No último dia 10, a ABA, equivalente à OAB nos EUA, publicou uma declaração acusando o presidente Donald Trump de “afrontas em larga escala ao rule of law”. Nela, exortam-se advogados e cidadãos a exigir que o governo siga a lei, e lista-se uma série de atos praticados por Trump que a violam, da restrição a direitos constitucionais de nacionalidade a tentativas de criminalizar diversidade e inclusão.
Como Luciana Reis defende nesta Folha, trata-se de uma verdadeira Blitzkrieg, ou guerra-relâmpago, que parece ter como inimigo o próprio direito.
Passamos por algo parecido no Brasil. Em 2022, foi lida no Largo São Francisco, em São Paulo, uma carta em defesa do “Estado democrático de direito”, subscrita por juristas notáveis. O ataque, naquela ocasião, dirigia-se sobretudo ao sistema eleitoral, que vinha sendo posto sob suspeitas infundadas no que parece ter sido uma tentativa de contestar o resultado das eleições.
Em comum entre os episódios, está a defesa do rule of law ou Estado de direito. Apesar de nuances que as distinguem, ambas as expressões comunicam uma ideia antiga, que aparece, por exemplo, em Platão e Aristóteles: a de que a vida em comum deve ser regida pela lei, e não pelos “homens” (ou pessoas).
Em outras palavras, não só as relações entre cidadãos mas também aquelas entre eles e governantes devem obedecer normas públicas, de que qualquer sujeito a elas submetido possa se valer para entender o que é devido por si perante os outros e vice-versa. No Estado de direito, nenhum indivíduo, nem mesmo um rei ou presidente, pode ditar o que os outros podem ou não podem fazer, a menos que aja imbuído de poder juridicamente concedido.
Que diferença isso faz? Leis podem ser injustas, afinal; governar por meio delas ao invés dos comandos de um déspota não impede que governantes as empreguem como instrumentos de iniquidade. Isso é verdade, mas há indícios de que ao menos alguns tipos de injustiça são difíceis de implementar por meio do direito.
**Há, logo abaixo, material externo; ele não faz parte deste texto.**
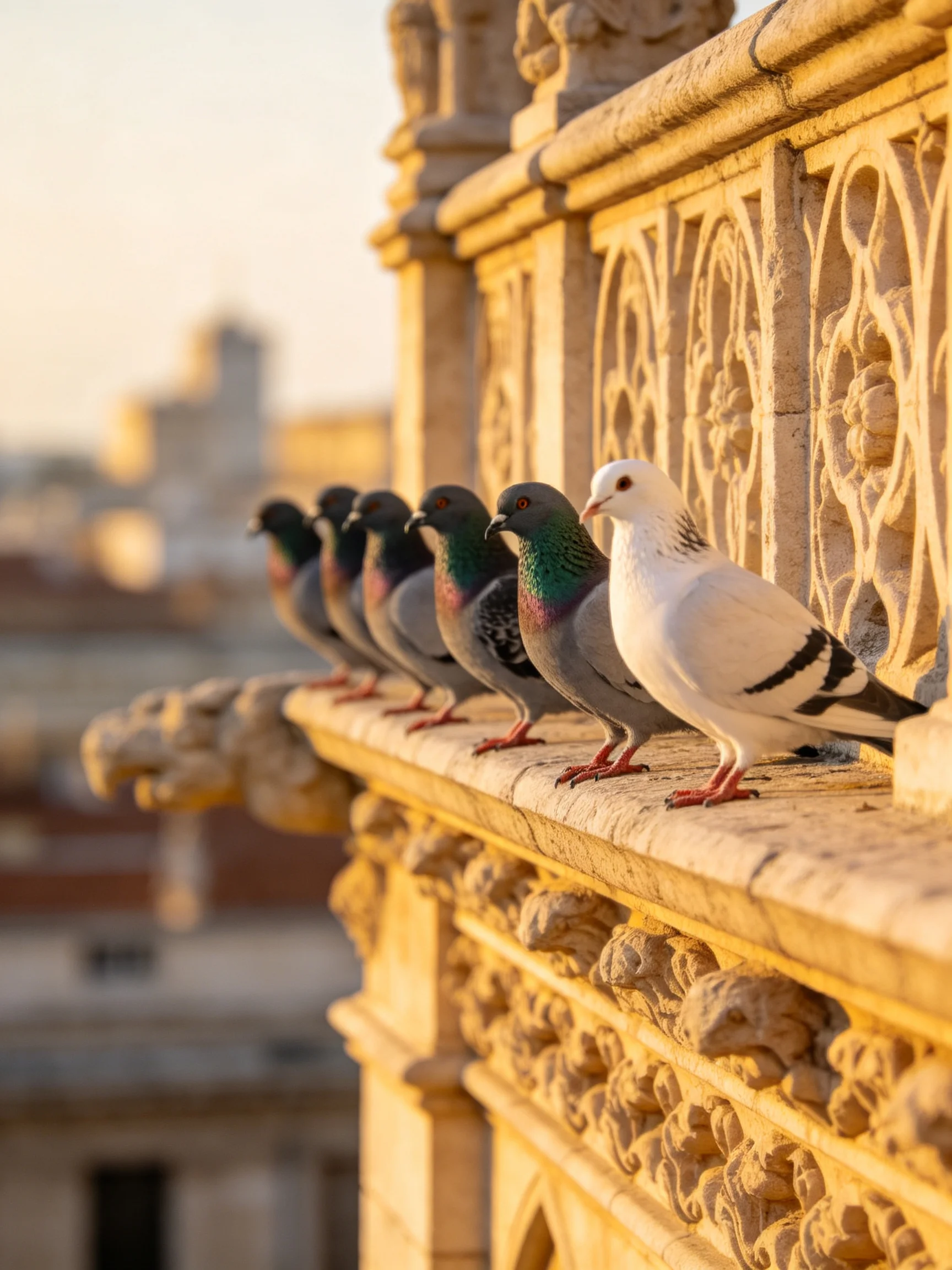 Six pigeons of diverse colors rest on an elaborately carved stone ledge at sunset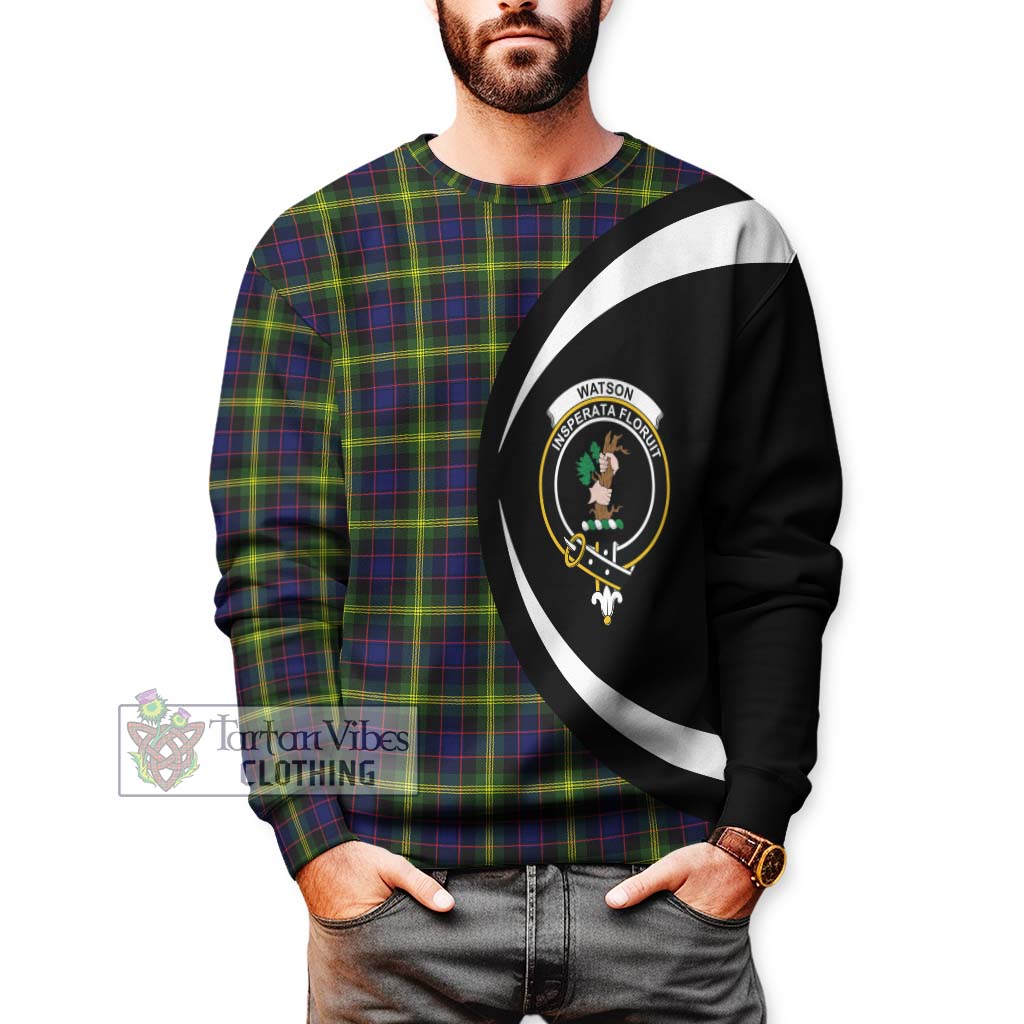 Watson Modern Tartan Sweatshirt with Family Crest Circle Style - Tartan Vibes Clothing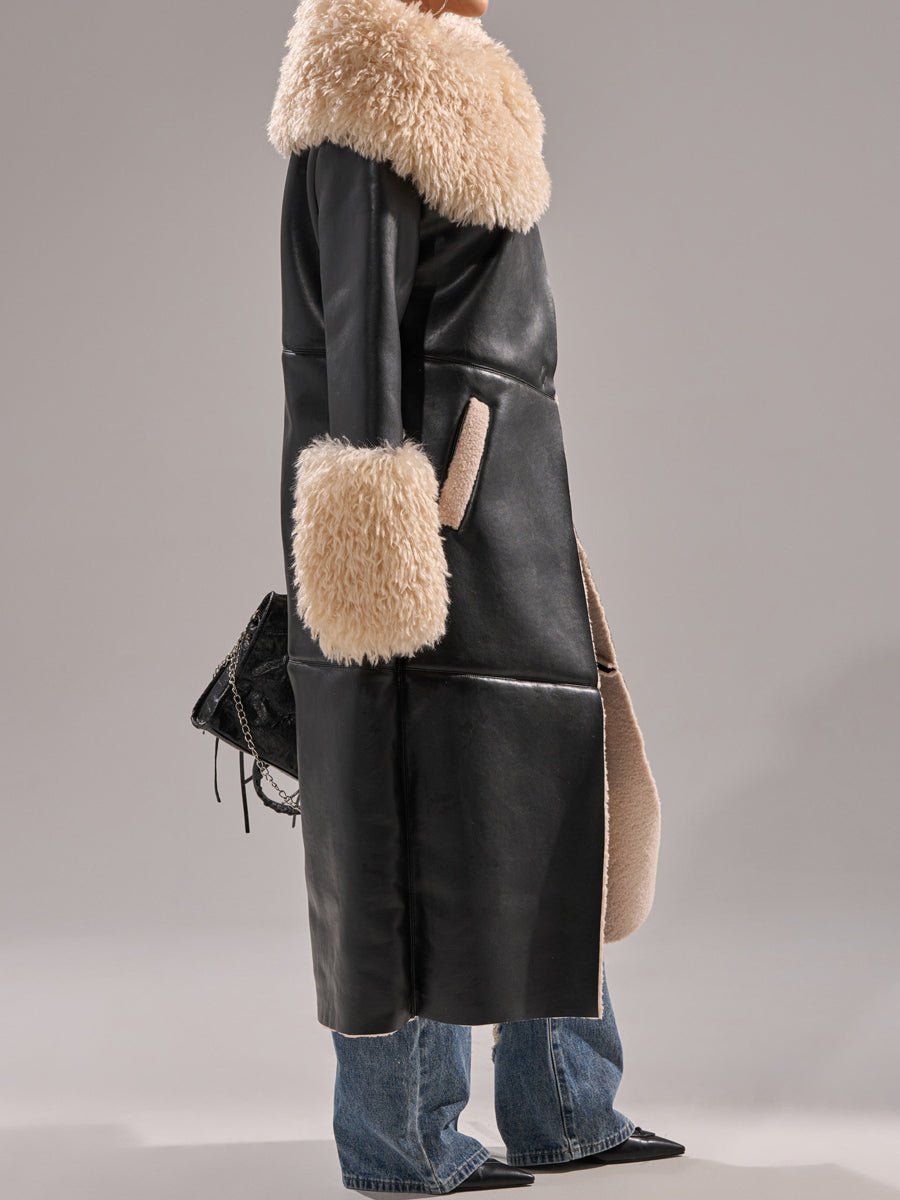 Faux Leather Faux Sherpa Trim Trench Coat - allsose
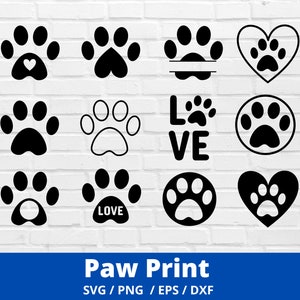 Paw prints SVG, Animal print svg, Dog paw Svg, Cat paw, Pet, Bear paw, Animal, Silhouet, PNG, DXF, Commercieel gebruik, Cricut, Digitaal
De fato, opressões emblemáticas de nossa história, como as do nazismo na Alemanha, encontraram nos respectivos sistemas de justiça frequentes obstáculos, que concederam a sujeitos discriminados vitórias relevantes perante os sistemas que os oprimiam. Ernst Fraenkel, alemão judeu que atuou como advogado de pessoas perseguidas pelo nazismo até 1938, teoriza em seu livro “O Estado Dual” que a perseguição de judeus e outras minorias na Alemanha dependeu da criação de uma espécie de espaço extralegal, em que a SS nazista, e não os tribunais, detinha poder absoluto sobre os sujeitos perseguidos.
A justiça também os discriminava, mas nos limites bem mais estreitos da lei; os maiores horrores, como o holocausto, foram postos em prática à sua revelia, nesse âmbito em que valia o ditado do partido nazista, não o direito. A literatura jurídica nas últimas décadas vem explorando outros casos em que isso ocorreu, da África do Sul sob o apartheid à ocupação israelense na Cisjordânia.
O direito, claro, não é uma panaceia. Estados de direito permitem, e talvez até favoreçam, estruturas econômicas compatíveis com o estabelecimento de imensas desigualdades, por exemplo. Mas também é verdade que a lei parece ter a virtude de coibir certos tipos de autoritarismo e de discriminação. É isso que coloca o rule of law na mira de movimentos políticos como o trumpismo, que veem nele, creio que corretamente, um obstáculo à implementação de suas agendas mais reacionárias ou despóticas.
O editor, Michael França, pede para que cada participante do espaço “Políticas e Justiça” da Folha sugira uma música aos leitores. Nesse texto, a escolhida por Arthur Cristóvão Prado foi “Isso não vai ficar assim”, de Itamar Assumpção.